Are these two statements equivalent? (from NerdDinner tutorial)

Basically I want to know if the two statements below are ultimately exactly the same. The NerdDinner tutorial states that IQueryable<> objects won't query the database until we attempt to access/iterate over the data or call ToList on it. So aside from returning the same exact items do the two statements below also PERFORM the same as far as querying the database is concerned? If I had a million records, would one be better than the other?
I have the following statement:
return from party in entities.Parties
where party.PartyDate > DateTime.Now
orderby party.PartyDate
select party;
is that the same as:
return entities.Parties.Where(p => p.PartyDate > DateTime.Now);
They will perform exactly the same, yes - aside from the ordering. With a very slight change, they will compile into exactly the same code:
// Extension method syntax
return from party in entities.Parties
where party.PartyDate > DateTime.Now
orderby party.PartyDate
select party;
// Query expression
return entities.Parties
.Where(party => party.PartyDate > DateTime.Now)
.OrderBy(party => party.PartyDate);
Note that as well as adding the OrderBy, I've also changed the name of the lambda expression parameter name to match that in the query expression.

══════════

• [List of tasks]
**a.** In the LINQ query thread, rewrite everything from "Are these two" down to "than the other?", changing "NerdDinner" to "the sample".
**b.** Continue the thread on the two LINQ statements from the point where it stops.
The data play no part in this work.

• [Listing]
══════════

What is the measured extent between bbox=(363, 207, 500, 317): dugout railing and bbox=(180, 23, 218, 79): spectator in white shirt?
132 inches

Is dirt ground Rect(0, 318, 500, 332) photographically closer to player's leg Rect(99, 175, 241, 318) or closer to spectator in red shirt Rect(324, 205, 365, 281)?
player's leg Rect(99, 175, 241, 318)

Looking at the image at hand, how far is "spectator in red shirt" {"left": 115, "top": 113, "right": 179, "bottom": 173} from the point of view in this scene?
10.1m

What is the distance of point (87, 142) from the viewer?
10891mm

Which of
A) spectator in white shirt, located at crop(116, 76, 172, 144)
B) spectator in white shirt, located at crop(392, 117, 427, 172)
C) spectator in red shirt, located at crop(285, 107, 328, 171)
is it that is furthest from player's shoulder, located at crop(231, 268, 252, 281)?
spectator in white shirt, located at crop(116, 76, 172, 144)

══════════

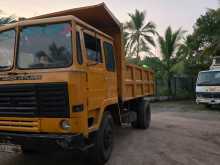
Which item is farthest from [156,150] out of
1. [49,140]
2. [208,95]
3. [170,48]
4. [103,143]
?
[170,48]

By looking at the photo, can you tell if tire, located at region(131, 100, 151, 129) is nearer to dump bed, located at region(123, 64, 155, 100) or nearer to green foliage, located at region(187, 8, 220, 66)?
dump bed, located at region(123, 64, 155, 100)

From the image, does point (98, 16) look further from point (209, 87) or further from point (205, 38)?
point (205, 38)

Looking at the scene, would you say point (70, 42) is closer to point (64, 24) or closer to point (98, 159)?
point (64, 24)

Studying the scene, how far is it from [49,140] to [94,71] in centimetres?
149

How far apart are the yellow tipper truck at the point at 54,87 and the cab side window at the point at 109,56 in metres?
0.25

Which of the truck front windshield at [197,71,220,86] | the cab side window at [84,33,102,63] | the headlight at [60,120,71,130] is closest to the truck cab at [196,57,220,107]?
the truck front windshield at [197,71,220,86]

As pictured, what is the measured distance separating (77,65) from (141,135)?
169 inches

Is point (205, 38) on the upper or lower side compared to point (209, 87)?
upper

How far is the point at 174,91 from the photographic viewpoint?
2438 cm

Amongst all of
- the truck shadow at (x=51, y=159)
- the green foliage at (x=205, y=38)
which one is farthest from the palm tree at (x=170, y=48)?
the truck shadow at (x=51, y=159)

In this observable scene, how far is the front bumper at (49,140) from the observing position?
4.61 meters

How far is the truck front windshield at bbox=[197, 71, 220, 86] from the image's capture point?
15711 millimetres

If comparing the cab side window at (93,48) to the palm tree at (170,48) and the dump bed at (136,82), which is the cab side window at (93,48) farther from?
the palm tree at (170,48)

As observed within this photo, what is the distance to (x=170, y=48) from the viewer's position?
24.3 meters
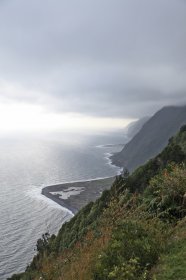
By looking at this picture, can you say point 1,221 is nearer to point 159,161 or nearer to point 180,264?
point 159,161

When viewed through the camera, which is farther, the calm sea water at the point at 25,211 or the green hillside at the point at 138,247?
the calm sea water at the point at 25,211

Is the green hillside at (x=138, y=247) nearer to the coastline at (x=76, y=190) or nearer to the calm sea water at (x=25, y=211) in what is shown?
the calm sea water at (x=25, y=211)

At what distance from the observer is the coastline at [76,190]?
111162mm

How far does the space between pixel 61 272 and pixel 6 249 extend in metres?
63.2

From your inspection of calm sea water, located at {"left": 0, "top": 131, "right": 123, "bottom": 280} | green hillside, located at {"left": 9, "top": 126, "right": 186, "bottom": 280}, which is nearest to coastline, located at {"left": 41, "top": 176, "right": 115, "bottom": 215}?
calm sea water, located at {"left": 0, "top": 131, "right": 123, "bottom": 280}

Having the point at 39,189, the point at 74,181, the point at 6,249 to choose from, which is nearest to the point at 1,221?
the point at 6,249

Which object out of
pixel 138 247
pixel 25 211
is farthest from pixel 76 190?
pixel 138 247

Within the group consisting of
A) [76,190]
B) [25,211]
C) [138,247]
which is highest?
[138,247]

══════════

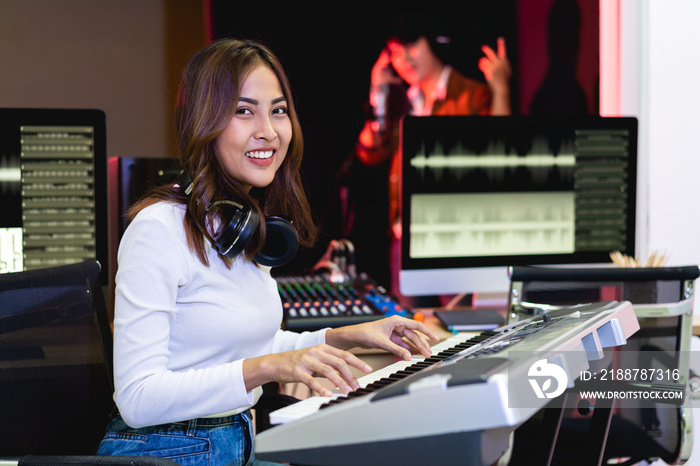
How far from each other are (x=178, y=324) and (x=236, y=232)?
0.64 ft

══════════

• [Final answers]
**a.**
Are these two statements equivalent? (from the sample tutorial)

Basically I want to know if the two statements below are ultimately exactly the same. The the sample tutorial states that IQueryable<> objects won't query the database until we attempt to access/iterate over the data or call ToList on it. So aside from returning the same exact items do the two statements below also PERFORM the same as far as querying the database is concerned? If I had a million records, would one be better than the other?

**b.**
Effectively the compiler transforms the first block into the second block before applying all the normal compilation steps. You can think of query expression support as being a bit like a preprocessor step.
I wrote about this in more detail in my Edulinq blog series, in Part 41: How Query Expressions Work.
YES. They are both the same, only the first one orders the results whereas the second one does no ordering.
The first statement converted to lambda form would look like this:
return entities.Parties
.Where(p => p.PartyDate > DateTime.Now)
.OrderBy(p => p.PartyDate)
.Select(p => p);
As far as performance is concerned, the query comprehension syntax is converted to the lambda syntax by the compiler; it's simply syntactic sugar. They perform equally because they're compiled to the same expression.
Yes, except the top one orders. Performance is pretty much on a par except for that.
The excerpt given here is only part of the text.